A question about open-pollinated seedlings

Want to share and learn about Hosta hybridizing and seed starting and growing? Then this is the place. Also check out our annual seed exchange held in late fall and winter.

Moderator: redcrx

Dovid
Posts: 18
Joined: Sep 03, 2007 1:28 pm
Location: CT

A question about open-pollinated seedlings

Post by Dovid »

Is there a rule of thumb about the percentage of open pollinated hosta being self-pollinated? I am sure that this is affected by several factors such as whether the variety has viable or low fertility pollen, whether it is part of a mass planting of the same variety or a single instance, whether the variety blooms ahead or behind of most other hostas, whether fertilization is more likely to happen in the morning or afternoon for that variety, etc.
I would assume that the chances of self-pollination are pretty high but this is based on my own limited experience in raising seedlings from pods I happened to have been given by other gardeners rather than a comparison of seed flats from controlled crosses.
User avatar
Chris_W
Administrator
Posts: 8465
Joined: Oct 05, 2001 8:00 pm
USDA Zone: 9
Location: Co. Roscommon, Ireland
Contact:

Post by Chris_W »

Hi Dovid,

I think that if a flower is open pollinated it is self pollinated in almost all cases, but I don't know about exact percentages.

I would guess that if you have some other hosta flowers blooming at the same time and in close proximity, plus there is a lot of bee activity then you would see more cross pollination than if your plants were far apart. I also know that some plants will bloom late in the day, so their pollen will be more viable at different times so are less likely to cross with others that bloomed at a different time of day.

The one thing I've noticed here is that our growing area hostas are planted very close together, so I have seen more cross pollination there than in the garden.

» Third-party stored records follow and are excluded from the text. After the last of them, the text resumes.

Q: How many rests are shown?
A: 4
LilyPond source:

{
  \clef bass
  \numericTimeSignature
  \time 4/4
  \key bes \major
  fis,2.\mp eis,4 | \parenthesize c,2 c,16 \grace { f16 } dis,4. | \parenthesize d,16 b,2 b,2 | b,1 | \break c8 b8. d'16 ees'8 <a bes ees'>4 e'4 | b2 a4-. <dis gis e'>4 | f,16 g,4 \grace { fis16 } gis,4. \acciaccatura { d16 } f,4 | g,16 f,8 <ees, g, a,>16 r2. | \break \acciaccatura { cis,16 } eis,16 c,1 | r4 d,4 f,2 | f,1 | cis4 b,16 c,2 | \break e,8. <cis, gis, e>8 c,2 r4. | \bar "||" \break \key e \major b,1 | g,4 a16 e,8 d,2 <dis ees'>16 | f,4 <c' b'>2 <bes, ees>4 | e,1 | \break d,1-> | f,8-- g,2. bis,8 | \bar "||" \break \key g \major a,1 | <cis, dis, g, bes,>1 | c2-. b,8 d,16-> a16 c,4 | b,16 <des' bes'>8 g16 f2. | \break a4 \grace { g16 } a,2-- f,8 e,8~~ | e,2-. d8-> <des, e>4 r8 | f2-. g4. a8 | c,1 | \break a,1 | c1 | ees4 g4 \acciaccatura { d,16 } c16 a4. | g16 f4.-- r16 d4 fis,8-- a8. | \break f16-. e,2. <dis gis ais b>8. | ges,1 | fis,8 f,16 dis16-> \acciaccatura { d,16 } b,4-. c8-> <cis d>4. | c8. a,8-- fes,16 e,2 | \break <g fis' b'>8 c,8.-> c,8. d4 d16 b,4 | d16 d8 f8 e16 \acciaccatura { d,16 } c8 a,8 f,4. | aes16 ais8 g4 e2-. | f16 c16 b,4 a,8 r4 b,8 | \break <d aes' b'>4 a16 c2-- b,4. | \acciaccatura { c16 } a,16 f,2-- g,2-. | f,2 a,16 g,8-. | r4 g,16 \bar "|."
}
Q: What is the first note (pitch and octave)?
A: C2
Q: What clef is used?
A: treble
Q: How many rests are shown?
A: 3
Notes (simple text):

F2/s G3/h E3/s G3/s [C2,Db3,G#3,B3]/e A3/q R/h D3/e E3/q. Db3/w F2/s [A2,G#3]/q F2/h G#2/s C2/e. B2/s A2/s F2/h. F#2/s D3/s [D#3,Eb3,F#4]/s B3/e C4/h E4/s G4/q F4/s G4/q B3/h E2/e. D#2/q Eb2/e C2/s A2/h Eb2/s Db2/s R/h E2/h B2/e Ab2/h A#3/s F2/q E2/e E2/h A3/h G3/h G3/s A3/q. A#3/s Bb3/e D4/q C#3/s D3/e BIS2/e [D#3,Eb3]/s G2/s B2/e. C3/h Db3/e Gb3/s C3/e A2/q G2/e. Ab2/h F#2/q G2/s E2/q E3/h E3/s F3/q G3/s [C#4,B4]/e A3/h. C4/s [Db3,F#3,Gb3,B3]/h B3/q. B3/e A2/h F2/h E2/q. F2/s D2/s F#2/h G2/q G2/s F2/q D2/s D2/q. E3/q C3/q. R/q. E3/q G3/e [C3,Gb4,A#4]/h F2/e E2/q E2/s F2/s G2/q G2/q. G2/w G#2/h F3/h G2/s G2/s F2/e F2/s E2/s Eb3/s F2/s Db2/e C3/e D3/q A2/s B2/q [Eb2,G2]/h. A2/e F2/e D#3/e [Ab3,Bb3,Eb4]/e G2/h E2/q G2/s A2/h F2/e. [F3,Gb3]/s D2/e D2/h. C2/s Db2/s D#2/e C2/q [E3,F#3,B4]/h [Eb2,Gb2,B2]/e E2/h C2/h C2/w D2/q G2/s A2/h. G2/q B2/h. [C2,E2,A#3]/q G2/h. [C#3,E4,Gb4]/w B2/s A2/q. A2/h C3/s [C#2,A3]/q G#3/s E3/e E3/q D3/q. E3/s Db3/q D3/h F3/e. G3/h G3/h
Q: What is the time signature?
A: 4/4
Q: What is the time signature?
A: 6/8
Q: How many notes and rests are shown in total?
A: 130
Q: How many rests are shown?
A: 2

So while open cross pollination is definitely possible you would need to grow a lot of open pollinated seedlings to find them and then you may not be completely sure about the parents.

I hope that helps. Hopefully others will weigh in on their experiences too.

Chris
Image
User avatar
John
Posts: 2181
Joined: Oct 17, 2001 8:00 pm
Location: Zone 6/7 NJ Shore

Post by John »

I agree that most open-pollinated, are cross-pollinated. My reasoning being that on these particular hostas, nearly every single flower sets a seed pod. Doesn't seem the result of random pollination. Other hostas which set very few pods are more likely to be cross-pollinated. Does that sound right?